News

Grizzly attacks hunter in Grand Teton

A man hunting elk in Grand Teton National Park was attacked by a grizzly bear Sunday Oct. 30th. The hunter, Timothy Hix, of Jackson, escaped the attack suffering minor injuries.

A man hunting elk in Grand Teton National Park was attacked by a grizzly bear Sunday Oct. 30, 2011. The hunter, Timothy Hix, of Jackson, escaped the attack suffering minor injuries.

The incident took place just after 11:30 a.m. on the eastern side of the Snake River between the Blacktail Ponds and the Glacier View Overlooks. Rangers have closed a quarter-mile radius around the area.

When hunting elk along the Snake River, Hix described to rangers that he was surprised when he saw a single grizzly between 5 and 10 yards away. Hix reported he unsuccessfully tried to grab his bear spray from the holster on his hip when the bear began charging at him. Hix then proceed with recommended bear safety protocol when he dropped to the ground, covering his head and remained still. The bear made contact with him immediately while biting him twice before running away from the scene.

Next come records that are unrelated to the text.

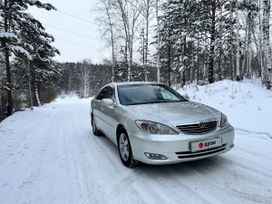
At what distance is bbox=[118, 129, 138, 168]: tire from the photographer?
506cm

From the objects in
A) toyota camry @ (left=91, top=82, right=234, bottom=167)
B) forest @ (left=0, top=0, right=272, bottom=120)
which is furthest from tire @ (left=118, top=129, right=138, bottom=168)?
forest @ (left=0, top=0, right=272, bottom=120)

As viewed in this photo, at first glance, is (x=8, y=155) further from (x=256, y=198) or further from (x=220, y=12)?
(x=220, y=12)

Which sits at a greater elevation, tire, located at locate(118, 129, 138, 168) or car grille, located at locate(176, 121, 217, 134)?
car grille, located at locate(176, 121, 217, 134)

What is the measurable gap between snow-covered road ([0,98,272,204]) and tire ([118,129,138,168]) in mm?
124

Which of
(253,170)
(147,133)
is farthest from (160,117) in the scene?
(253,170)

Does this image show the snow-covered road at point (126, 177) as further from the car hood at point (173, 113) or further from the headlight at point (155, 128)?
the car hood at point (173, 113)

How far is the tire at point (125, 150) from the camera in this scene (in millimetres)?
5062

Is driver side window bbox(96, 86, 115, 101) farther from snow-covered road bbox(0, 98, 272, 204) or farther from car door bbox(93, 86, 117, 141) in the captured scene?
snow-covered road bbox(0, 98, 272, 204)

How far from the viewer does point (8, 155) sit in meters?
6.50

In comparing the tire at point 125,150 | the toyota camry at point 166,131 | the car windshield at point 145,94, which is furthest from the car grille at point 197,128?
the car windshield at point 145,94

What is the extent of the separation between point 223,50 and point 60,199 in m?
19.9

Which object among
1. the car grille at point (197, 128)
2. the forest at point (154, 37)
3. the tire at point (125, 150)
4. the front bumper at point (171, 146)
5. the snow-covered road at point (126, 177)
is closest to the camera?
the snow-covered road at point (126, 177)

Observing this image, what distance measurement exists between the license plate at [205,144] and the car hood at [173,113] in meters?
0.37

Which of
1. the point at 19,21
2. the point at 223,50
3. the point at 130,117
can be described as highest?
the point at 19,21
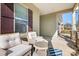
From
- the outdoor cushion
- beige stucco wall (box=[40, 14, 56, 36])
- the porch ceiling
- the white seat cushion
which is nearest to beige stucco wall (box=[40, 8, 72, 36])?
beige stucco wall (box=[40, 14, 56, 36])

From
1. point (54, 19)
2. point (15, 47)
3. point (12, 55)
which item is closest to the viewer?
point (12, 55)

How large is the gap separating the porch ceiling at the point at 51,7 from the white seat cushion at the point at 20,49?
92cm

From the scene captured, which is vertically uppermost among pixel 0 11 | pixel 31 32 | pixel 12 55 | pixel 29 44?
pixel 0 11

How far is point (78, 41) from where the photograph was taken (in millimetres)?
2633

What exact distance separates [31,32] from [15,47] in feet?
1.70

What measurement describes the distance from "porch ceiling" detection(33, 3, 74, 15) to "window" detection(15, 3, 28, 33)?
36cm

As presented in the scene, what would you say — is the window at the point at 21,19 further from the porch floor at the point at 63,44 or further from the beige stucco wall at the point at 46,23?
the porch floor at the point at 63,44

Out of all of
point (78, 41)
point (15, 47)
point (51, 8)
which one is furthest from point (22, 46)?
point (78, 41)

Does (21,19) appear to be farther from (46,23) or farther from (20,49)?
(20,49)

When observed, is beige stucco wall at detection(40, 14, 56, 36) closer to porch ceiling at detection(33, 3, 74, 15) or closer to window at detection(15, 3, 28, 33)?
porch ceiling at detection(33, 3, 74, 15)

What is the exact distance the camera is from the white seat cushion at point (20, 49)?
2467 mm

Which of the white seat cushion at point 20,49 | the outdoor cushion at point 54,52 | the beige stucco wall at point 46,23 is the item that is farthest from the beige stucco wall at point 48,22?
the white seat cushion at point 20,49

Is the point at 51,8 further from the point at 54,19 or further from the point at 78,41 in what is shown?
the point at 78,41

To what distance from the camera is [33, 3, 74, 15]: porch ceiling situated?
8.54 ft
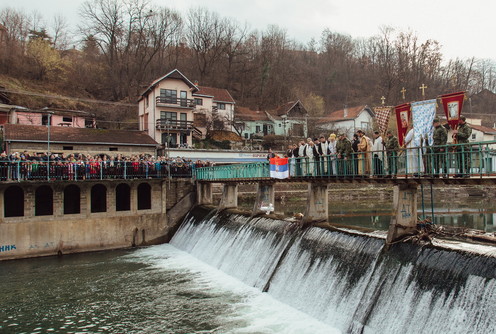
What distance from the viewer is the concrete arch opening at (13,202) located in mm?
26372

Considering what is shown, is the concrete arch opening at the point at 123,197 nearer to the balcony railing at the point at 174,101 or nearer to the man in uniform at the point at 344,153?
the man in uniform at the point at 344,153

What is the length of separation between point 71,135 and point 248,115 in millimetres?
32587

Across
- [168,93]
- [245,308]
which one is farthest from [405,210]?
[168,93]

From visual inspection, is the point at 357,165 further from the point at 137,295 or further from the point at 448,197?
the point at 448,197

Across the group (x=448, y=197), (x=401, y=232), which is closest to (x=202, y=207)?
(x=401, y=232)

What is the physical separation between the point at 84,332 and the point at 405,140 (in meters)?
12.3

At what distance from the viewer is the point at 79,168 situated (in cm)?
2622

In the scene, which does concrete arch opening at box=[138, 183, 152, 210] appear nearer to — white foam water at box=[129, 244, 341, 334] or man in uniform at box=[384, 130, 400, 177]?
white foam water at box=[129, 244, 341, 334]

Hix was then transported by park ambulance to St. John’s Medical Center in Jackson where he was listed in “good condition” and was expected to be released Monday afternoon.

Grand Teton National Park is one of the few national parks where hunting is permitted. The 32 year-old Hix was carrying an Elk hunting permit as part of the park’s Elk Reduction Program for Wyoming area 75.The program was put into place in 1950 when it was passed by congress in an effort to regulate large elk numbers within the park.

There have already been two grizzly maulings in the past six months in the neighboring Yellowstone National Park, the first two within the park in 25 years.

Despite the rarity of bear and wildlife encounters, visitors of both Grand Teton and Yellowstone National Parks should practice awareness and safety, especially while in the backcountry.